Our findings demonstrate that HRV-A16 infection significantly upregulates the expression of the ACE2 and TMPRSS2 in epithelial cells and indicates ACE2 expression is regulated by IFNβ1. Major serotype rhinoviruses are among the most common respiratory viral infections in children and young adults (9, 10), and upregulation of ACE2 and TMPRSS2 on AECs with symptomatic infection or asymptomatic harboring of rhinovirus could impact transmission of SARS-CoV-2 through our communities. Studies of the original SARS coronavirus suggested that the virus itself decreased ACE2 expression and that the upregulation of ACE2 may be protective for severe disease in mice (3, 4). We expand on recently published studies that have demonstrated ACE2 is an IFN-stimulated gene (11–13) by specifically exploring the roles of IFNβ1 and IFNλ2, which are known to be induced in the airway epithelium in response to rhinovirus infection and evaluated effects on both ACE2 and TMPRSS2. These results suggest that infection with major serotype HRVs could facilitate SARS-CoV-2 transmission and modulate disease severity through IFNβ1.

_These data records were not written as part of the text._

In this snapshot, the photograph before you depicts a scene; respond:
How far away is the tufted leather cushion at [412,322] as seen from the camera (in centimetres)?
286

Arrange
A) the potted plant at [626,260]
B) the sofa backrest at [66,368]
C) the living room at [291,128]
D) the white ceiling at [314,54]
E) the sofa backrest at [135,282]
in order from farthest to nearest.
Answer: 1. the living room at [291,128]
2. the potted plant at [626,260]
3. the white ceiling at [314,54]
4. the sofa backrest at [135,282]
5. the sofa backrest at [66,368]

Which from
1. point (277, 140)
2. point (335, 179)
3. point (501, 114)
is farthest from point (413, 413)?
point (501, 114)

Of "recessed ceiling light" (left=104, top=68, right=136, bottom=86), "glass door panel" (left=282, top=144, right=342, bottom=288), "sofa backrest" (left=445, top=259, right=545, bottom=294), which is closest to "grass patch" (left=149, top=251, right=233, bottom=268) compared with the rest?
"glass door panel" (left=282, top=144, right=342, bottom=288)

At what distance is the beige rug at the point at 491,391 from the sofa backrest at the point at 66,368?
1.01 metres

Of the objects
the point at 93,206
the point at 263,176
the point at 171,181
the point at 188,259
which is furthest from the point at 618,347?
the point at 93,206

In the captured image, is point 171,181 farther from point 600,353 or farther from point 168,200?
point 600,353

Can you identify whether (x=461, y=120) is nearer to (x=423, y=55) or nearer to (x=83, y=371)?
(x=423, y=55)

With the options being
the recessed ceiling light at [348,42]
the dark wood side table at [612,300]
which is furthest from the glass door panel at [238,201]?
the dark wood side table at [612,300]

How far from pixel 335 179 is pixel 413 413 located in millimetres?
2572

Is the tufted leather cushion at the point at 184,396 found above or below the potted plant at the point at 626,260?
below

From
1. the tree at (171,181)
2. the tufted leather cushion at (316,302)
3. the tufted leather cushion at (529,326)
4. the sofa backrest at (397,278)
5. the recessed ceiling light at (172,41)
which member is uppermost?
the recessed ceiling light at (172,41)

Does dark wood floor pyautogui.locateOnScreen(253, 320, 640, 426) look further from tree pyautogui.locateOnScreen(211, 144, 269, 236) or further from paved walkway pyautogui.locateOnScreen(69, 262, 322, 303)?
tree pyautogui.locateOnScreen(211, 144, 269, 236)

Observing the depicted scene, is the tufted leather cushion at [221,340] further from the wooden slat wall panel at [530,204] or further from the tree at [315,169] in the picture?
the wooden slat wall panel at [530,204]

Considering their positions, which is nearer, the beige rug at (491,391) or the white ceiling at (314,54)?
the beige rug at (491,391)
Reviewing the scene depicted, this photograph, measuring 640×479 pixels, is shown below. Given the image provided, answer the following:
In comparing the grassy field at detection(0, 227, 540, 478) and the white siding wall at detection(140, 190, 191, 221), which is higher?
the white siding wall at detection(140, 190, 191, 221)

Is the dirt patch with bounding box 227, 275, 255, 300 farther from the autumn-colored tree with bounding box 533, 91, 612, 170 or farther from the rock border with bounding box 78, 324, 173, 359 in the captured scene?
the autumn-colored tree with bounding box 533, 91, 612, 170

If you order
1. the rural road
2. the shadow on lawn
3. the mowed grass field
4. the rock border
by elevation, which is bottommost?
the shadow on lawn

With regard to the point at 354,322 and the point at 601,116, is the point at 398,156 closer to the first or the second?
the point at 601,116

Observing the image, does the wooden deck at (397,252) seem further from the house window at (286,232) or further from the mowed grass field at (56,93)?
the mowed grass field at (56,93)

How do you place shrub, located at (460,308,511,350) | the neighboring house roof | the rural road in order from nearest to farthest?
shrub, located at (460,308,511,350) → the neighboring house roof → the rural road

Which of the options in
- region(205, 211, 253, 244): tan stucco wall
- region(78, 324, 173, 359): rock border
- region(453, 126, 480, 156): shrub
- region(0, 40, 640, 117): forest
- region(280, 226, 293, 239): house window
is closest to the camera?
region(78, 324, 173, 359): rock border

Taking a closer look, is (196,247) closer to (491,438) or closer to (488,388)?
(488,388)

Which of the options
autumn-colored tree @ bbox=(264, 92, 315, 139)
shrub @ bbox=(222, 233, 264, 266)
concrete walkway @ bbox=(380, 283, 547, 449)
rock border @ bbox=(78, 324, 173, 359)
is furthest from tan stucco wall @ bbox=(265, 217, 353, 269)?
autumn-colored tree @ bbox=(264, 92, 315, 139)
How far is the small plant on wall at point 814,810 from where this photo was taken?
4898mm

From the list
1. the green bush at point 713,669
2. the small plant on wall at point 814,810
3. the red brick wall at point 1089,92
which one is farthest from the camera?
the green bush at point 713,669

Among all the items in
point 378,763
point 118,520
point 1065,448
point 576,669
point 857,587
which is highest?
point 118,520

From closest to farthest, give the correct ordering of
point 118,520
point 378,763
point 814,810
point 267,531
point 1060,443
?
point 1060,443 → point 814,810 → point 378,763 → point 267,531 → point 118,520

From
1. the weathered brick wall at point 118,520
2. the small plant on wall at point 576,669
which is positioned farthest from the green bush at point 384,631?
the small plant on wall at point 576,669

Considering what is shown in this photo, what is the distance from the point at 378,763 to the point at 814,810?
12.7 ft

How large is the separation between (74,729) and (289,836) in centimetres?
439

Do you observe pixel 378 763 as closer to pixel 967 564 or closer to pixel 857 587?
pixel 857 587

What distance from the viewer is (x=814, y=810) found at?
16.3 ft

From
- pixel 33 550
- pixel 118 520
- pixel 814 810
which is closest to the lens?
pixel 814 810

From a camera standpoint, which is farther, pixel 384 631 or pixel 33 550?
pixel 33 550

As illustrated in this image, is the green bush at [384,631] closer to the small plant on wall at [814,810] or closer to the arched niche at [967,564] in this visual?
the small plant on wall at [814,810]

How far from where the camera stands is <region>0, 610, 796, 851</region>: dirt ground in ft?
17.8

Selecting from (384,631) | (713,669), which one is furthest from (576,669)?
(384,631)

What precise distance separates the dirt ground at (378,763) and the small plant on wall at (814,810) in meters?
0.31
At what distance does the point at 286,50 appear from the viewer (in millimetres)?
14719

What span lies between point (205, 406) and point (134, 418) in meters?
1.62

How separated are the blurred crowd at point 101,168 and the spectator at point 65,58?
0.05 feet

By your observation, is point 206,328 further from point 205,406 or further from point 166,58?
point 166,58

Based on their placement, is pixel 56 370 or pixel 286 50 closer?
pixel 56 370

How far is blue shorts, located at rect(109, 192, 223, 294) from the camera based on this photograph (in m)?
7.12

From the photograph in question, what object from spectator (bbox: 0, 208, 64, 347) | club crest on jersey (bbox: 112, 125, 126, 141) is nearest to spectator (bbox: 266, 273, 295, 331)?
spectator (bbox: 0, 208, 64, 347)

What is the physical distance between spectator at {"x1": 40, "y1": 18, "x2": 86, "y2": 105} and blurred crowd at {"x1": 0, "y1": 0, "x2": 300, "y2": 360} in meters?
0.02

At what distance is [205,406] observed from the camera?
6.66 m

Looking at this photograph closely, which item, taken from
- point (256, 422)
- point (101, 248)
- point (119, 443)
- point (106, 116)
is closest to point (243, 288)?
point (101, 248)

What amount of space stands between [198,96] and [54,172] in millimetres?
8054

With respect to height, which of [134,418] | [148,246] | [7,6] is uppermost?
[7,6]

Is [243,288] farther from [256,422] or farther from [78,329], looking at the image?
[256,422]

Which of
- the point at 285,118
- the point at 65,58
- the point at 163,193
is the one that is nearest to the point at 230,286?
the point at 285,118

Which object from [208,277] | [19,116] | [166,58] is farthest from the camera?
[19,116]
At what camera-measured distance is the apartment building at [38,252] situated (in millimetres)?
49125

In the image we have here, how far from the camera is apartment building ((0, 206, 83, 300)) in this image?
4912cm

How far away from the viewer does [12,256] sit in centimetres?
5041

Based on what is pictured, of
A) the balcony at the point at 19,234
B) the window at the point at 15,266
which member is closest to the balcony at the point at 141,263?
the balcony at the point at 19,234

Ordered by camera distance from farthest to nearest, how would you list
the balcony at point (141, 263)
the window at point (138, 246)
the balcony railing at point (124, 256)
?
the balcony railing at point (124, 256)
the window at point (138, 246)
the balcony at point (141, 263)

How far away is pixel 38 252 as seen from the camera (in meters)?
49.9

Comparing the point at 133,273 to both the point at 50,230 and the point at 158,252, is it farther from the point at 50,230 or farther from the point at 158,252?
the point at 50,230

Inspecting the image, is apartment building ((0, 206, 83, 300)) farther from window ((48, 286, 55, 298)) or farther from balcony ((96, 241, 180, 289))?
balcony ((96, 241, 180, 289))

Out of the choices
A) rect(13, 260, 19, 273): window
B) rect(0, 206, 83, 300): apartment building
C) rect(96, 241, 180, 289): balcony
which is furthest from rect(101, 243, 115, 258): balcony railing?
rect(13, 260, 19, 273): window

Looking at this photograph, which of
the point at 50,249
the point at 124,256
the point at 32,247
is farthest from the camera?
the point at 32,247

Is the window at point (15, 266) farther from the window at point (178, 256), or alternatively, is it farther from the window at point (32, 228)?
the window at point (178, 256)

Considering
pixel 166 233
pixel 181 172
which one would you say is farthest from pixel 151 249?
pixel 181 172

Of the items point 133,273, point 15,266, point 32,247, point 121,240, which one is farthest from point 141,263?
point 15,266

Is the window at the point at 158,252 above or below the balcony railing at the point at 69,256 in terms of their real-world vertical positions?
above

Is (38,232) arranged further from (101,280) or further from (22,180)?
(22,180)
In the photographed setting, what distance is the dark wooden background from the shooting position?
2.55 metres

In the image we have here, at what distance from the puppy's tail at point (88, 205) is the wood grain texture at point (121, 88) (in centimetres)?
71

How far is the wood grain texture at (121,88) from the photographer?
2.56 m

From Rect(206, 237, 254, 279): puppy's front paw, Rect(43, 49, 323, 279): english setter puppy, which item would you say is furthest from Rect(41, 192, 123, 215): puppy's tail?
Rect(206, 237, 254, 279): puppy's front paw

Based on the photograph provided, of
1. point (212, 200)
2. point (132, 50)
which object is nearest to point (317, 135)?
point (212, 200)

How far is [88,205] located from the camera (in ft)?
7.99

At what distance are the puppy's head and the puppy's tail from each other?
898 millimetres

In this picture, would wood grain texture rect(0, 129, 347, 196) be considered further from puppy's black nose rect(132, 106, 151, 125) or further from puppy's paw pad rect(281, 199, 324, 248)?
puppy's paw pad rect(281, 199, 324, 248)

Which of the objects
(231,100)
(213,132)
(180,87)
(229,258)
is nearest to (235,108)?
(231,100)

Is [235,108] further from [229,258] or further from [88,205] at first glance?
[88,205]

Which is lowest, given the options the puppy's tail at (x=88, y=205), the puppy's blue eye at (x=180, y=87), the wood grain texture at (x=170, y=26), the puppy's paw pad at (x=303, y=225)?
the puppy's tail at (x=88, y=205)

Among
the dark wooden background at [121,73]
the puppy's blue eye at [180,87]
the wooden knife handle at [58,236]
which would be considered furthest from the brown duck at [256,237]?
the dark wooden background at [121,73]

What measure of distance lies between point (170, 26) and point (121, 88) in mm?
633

Our results further refine the relationship between asthma and the expression of the ACE2 and TMPRSS2 in the airway epithelium by identifying relationships to AHR and lung function. Prior studies have found that individuals with asthma may have heightened susceptibility to HRV infection, and although ex vivo infection with HRV-A16 upregulated ACE2 and TMPRSS2 expression, there was no specific effect of asthma status. Our findings are concordant with initial reports suggesting that asthma is not a major risk factor for severe disease (14), but little is known about how these factors affect transmission. Our results should spur additional studies that focus on risk factors involved in SARS-CoV-2 transmission, including the prevalence of asthma and the frequency of infection or coinfection with HRVs, particularly the timing of these factors in relation to community surges of coronavirus disease (COVID-19).